>>

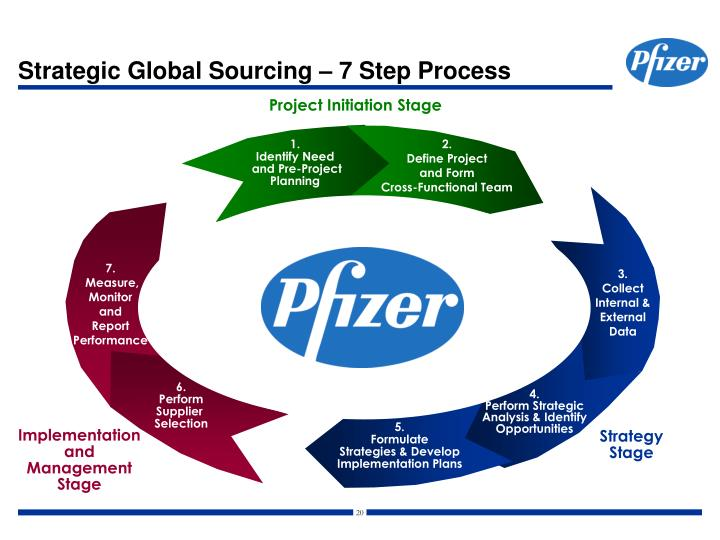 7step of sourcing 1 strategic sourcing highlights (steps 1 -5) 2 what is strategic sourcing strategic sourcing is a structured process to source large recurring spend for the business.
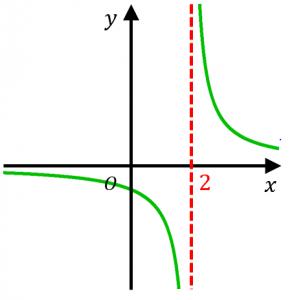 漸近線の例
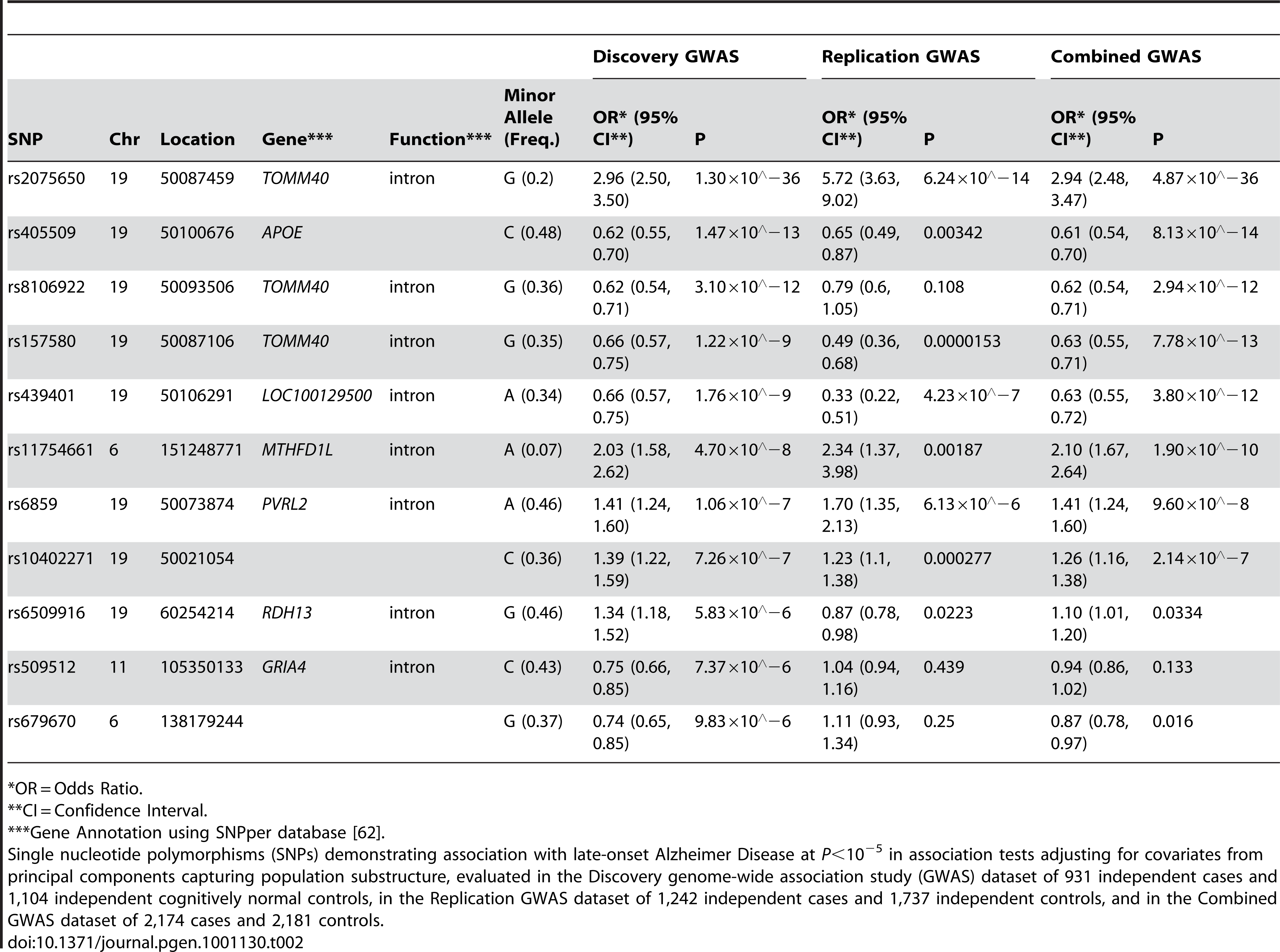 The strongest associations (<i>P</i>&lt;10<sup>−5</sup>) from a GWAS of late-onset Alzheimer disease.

<<

Work required:
Quote the material in full and exactly; do not carry over its pictures.

Exercise output:
 7step of sourcing 1 strategic sourcing highlights (steps 1 -5) 2 what is strategic sourcing strategic sourcing is a structured process to source large recurring spend for the business.
 漸近線の例
 The strongest associations (<i>P</i>&lt;10<sup>−5</sup>) from a GWAS of late-onset Alzheimer disease.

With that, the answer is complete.